Common Entry Points and Triggers
Any break in the skin around your nail or damage to the nail itself creates an opportunity. Some of the most common scenarios include:
- Microtrauma from footwear. Shoes that press against the toenails, especially during running or hiking, cause tiny, repeated injuries to the nail plate and surrounding skin.
- Public wet surfaces. Shower floors at pools, gyms, and dorms are well-known transmission sites. Fungal spores shed from one person’s feet land on the warm, wet floor and transfer to the next barefoot person who walks through.
- Nail salon tools. Improperly sterilized clippers and files can carry spores from one client to the next.
- Athlete’s foot. A fungal skin infection on your foot can migrate to the nail. The same dermatophyte species cause both conditions, and leaving athlete’s foot untreated gives the fungus time to reach the nail.
Who Is Most Vulnerable
Nail fungus becomes more common with age, largely because nails grow more slowly, get drier, and develop more cracks over time. Reduced blood circulation in the feet also plays a role, since less blood flow means fewer immune cells patrolling the area.
People with diabetes face roughly three times the risk of developing nail fungus compared to people without it. Chronically elevated blood sugar weakens immune cell function, making it harder for the body to fight off fungal invaders. A cross-sectional study in Spain found that among people with diabetes, the risk climbed even higher for those with poor blood sugar control, cardiovascular disease, or a history of circulation problems in the legs. These individuals were also more likely to develop mixed infections involving multiple fungal species at once.
Other factors that raise your risk include psoriasis, a suppressed immune system (from medication or illness), heavy sweating, and a history of athlete’s foot. Working in jobs that keep your feet enclosed for long shifts, or that involve frequent hand-washing, can also set the stage.
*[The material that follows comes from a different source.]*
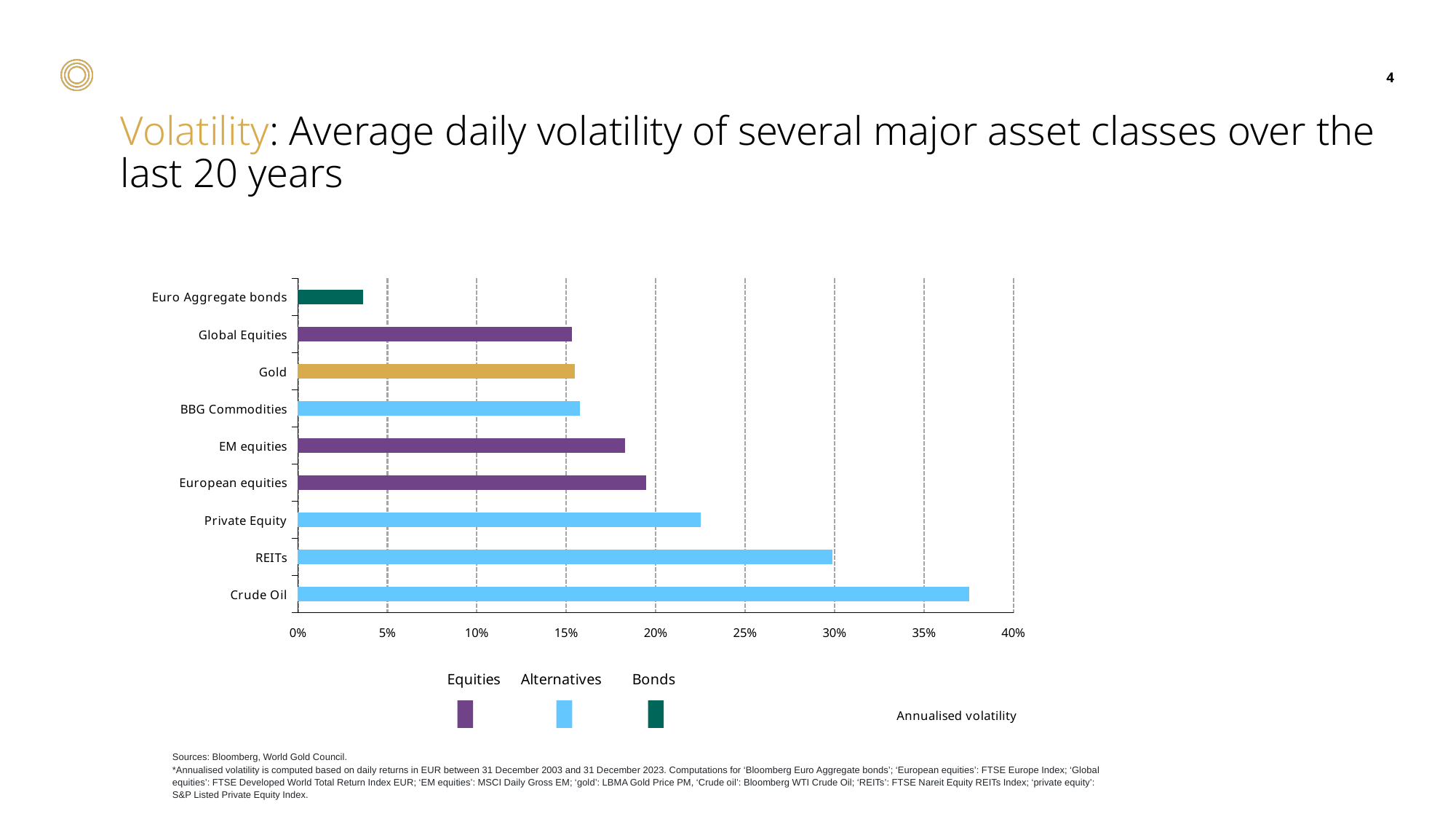
Which asset class has the highest annualised volatility? Crude Oil How many asset classes are plotted in the chart? 9 How many entries does the legend list? 3 What kind of chart is shown on the slide? bar chart Which has the higher annualised volatility, EM equities or Gold? EM equities Is the value for REITs greater or less than 25%? greater Which legend category is shown in dark green? Bonds Is the value for Euro Aggregate bonds greater or less than 5%? less Is the value for Private Equity greater or less than 20%? greater Which asset class has the lowest annualised volatility? Euro Aggregate bonds Which has the higher annualised volatility, Crude Oil or REITs? Crude Oil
What Early Nail Fungus Looks Like
The first visible sign is usually a small white or yellowish-brown spot near the tip of the nail. It’s easy to dismiss as a bruise or cosmetic blemish. At this stage, the fungus is just beginning to colonize the underside of the nail plate, and the nail still looks mostly normal.
As the infection progresses over weeks to months, the nail starts to thicken. You may notice the color spreading from the tip toward the base, and the texture becoming chalky or crumbly at the edges. Eventually, the nail can warp in shape, develop a foul smell, or begin separating from the nail bed entirely. That separation creates even more space for fungal growth, which is why untreated infections tend to worsen rather than resolve on their own.
Why It Spreads Once Established
Nail fungus is notoriously persistent because the nail plate itself has no blood supply. Your immune system can fight infections in living tissue, but a nail is made of dead keratin cells stacked in dense layers. Once fungi are embedded inside, immune cells simply can’t reach them. The infection sits protected inside the nail while continuing to produce spores that can spread to adjacent nails or to other people.
This is also why treatment takes so long. Oral or topical antifungal medications can kill the fungus at the nail bed and in newly growing nail, but the already-infected portion of the nail has to physically grow out and be trimmed away. For toenails, that process can take 12 to 18 months. Starting treatment early, when the infection is still a small spot near the nail tip, gives you the best chance of clearing it before it reaches the base of the nail and becomes much harder to eliminate.